Bij een ontkennend antwoord op de vragen sub 1 :

Moet post 31.03 B van het GDT aldus worden uitgelegd, dat voormeld produkt onder deze post moet worden ingedeeld ?

3)

Bij een ontkennend antwoord op de vraag sub 2 :

Moet post 31.03 A II van het GDT aldus worden uitgelegd, dat voormeld produkt onder deze post moet worden ingedeeld?

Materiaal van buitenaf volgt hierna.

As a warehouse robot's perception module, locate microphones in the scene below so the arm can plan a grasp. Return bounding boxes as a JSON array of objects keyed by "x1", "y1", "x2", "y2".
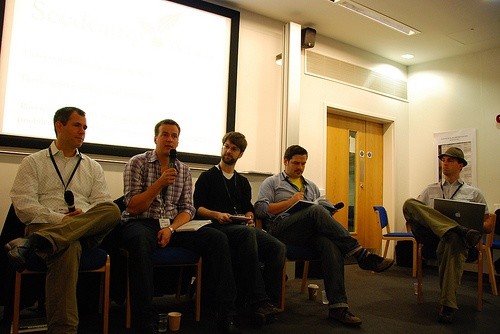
[
  {"x1": 170, "y1": 149, "x2": 177, "y2": 168},
  {"x1": 335, "y1": 202, "x2": 345, "y2": 209},
  {"x1": 64, "y1": 191, "x2": 75, "y2": 212}
]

Blijkens de verwijzingsbeschikking vroeg verzoekster in het hoofdgeding op grond van artikel 23 van de Duitse douanewet om een bindend tariferingsadvies voor bedoeld produkt, ofschoon dit uit Frankrijk was ingevoerd. In het op 9 juli 1980 gegeven advies deelde de administratie het in onder post 31.03 B van het GDT, betreffende (vruchtbaar makende) fosfaatslakken. De onderneming diende een bezwaarschrift in, dat echter werd afgewezen, en vervolgens stelde zij in rechte, dat de betrokken waar moest worden ingedeeld onder post 26.02 van het GDT, die betrekking heeft op bij de vervaardiging van ijzer en staal verkregen afval.

2.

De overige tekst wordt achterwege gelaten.